⟨
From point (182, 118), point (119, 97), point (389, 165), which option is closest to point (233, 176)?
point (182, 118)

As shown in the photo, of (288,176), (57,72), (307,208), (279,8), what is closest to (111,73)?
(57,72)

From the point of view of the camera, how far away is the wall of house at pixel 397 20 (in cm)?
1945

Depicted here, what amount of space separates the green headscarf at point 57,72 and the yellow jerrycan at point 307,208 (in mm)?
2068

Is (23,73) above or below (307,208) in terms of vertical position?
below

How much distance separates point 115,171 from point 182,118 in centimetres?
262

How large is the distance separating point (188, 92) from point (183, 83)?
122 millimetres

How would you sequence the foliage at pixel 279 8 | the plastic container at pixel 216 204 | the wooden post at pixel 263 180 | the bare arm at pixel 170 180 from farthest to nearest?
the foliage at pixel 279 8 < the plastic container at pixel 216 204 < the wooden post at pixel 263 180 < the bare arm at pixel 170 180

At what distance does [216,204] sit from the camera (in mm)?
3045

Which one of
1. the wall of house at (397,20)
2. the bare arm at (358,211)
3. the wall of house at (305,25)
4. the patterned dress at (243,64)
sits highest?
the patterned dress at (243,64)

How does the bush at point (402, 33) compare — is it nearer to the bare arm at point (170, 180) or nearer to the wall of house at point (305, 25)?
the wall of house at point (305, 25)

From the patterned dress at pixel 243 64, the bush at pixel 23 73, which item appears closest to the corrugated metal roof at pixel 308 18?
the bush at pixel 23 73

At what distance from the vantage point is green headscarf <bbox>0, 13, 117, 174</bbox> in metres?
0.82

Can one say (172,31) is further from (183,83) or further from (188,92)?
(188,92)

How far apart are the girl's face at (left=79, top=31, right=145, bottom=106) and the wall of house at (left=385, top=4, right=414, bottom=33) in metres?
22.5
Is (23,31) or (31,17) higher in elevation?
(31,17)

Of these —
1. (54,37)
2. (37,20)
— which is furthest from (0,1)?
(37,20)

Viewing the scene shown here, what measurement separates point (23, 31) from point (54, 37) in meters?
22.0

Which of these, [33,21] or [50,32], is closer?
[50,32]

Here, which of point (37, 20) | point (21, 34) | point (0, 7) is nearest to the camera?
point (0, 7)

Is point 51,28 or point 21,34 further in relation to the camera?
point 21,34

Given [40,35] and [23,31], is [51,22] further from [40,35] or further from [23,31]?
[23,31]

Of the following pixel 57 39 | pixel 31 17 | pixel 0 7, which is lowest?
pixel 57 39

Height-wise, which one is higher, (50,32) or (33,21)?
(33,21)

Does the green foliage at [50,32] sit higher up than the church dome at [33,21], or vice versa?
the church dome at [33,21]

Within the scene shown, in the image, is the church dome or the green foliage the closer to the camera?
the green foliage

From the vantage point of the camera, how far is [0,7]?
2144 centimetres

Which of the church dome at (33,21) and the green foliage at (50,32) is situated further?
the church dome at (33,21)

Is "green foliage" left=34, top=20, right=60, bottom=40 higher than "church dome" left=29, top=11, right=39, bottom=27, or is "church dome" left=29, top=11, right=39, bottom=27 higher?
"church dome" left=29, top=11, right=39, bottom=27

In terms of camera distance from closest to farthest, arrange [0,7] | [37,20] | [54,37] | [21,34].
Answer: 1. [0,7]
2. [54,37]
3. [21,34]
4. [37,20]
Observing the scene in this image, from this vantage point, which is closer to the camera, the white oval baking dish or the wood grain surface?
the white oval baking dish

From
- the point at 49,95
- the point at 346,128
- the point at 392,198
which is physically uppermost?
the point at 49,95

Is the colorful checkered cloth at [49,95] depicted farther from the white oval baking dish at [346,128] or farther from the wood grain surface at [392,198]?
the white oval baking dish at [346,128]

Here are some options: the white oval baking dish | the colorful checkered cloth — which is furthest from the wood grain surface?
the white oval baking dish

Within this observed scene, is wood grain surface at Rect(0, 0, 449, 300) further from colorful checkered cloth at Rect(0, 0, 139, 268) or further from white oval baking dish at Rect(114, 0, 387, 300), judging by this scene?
⟩
⟨
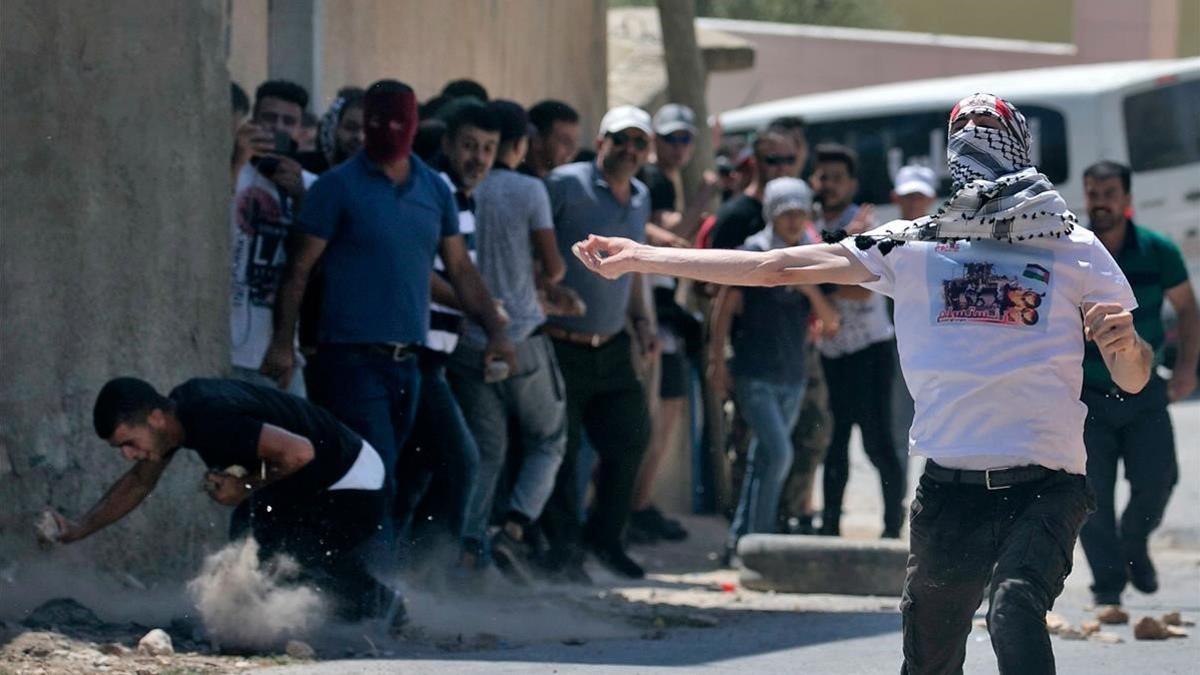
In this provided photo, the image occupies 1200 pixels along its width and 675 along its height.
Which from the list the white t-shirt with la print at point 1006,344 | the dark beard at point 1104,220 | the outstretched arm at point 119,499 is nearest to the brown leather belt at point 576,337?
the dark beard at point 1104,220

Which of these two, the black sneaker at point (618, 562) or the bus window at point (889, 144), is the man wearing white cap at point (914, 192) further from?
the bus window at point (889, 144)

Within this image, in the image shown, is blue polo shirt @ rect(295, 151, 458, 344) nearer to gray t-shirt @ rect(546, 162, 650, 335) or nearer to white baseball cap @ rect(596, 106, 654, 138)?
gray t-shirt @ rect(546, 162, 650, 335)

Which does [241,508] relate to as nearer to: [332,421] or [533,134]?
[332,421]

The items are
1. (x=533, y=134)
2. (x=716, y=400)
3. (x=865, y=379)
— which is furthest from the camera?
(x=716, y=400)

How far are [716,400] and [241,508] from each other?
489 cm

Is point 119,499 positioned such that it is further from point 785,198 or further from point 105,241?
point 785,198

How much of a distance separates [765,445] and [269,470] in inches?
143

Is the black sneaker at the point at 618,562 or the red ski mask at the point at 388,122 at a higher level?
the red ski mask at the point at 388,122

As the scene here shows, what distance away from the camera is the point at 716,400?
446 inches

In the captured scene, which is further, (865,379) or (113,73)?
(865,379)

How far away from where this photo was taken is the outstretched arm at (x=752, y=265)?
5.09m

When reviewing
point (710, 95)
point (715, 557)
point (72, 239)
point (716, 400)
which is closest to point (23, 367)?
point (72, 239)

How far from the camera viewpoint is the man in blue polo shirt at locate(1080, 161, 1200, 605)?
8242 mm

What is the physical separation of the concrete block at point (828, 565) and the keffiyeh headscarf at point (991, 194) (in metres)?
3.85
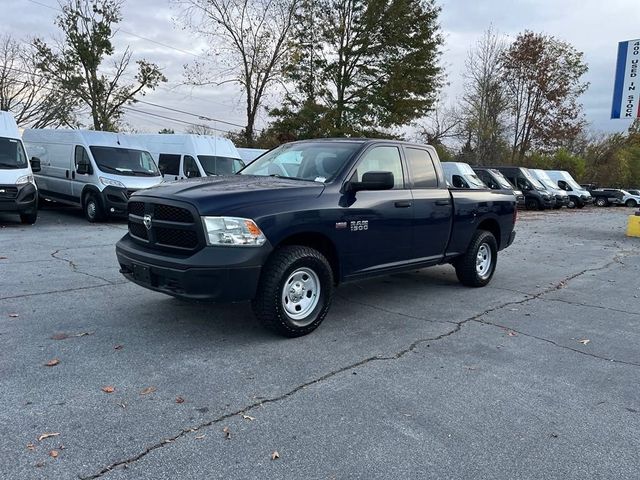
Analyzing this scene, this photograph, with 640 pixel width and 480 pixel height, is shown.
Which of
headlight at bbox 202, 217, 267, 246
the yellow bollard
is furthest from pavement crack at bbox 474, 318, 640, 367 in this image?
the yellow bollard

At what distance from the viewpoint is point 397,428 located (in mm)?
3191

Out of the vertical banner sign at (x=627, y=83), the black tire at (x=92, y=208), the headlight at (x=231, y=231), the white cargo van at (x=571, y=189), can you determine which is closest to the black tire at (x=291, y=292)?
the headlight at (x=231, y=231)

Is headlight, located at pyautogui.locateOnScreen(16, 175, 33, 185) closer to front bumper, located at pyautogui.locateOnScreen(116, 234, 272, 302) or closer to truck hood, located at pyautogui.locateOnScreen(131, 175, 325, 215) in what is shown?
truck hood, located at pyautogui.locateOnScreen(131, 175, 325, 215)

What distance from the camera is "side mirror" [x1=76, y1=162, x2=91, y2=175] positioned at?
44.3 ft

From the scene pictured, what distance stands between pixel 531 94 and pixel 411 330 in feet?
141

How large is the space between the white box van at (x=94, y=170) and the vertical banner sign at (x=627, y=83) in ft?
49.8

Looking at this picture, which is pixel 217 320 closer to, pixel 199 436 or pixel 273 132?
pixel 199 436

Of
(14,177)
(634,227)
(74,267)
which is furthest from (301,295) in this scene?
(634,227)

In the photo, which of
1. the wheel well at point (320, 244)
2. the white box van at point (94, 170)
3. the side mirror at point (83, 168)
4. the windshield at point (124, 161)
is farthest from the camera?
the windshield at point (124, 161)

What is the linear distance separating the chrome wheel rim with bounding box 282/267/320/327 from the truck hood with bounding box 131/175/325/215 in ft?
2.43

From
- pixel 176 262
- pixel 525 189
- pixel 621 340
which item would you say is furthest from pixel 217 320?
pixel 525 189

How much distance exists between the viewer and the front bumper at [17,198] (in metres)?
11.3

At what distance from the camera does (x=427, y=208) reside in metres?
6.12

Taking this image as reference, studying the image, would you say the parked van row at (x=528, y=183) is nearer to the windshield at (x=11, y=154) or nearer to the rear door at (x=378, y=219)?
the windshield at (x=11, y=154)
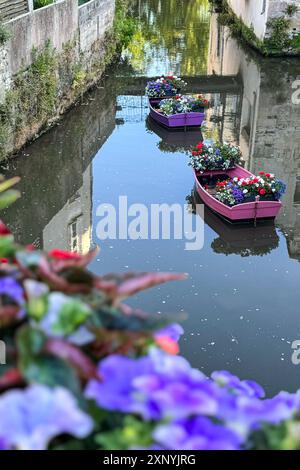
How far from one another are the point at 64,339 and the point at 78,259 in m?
⟩
# Requirement
Could you rewrite the rows from the line with "How would you" through the line with "the foliage at pixel 279 8 <", swapping "sequence" for "order" and keeping everything else the same?

# Right answer
How would you order the foliage at pixel 279 8 | the plastic container at pixel 216 204 | the wooden post at pixel 263 180 | the bare arm at pixel 170 180 from farthest to nearest?
the foliage at pixel 279 8 < the plastic container at pixel 216 204 < the wooden post at pixel 263 180 < the bare arm at pixel 170 180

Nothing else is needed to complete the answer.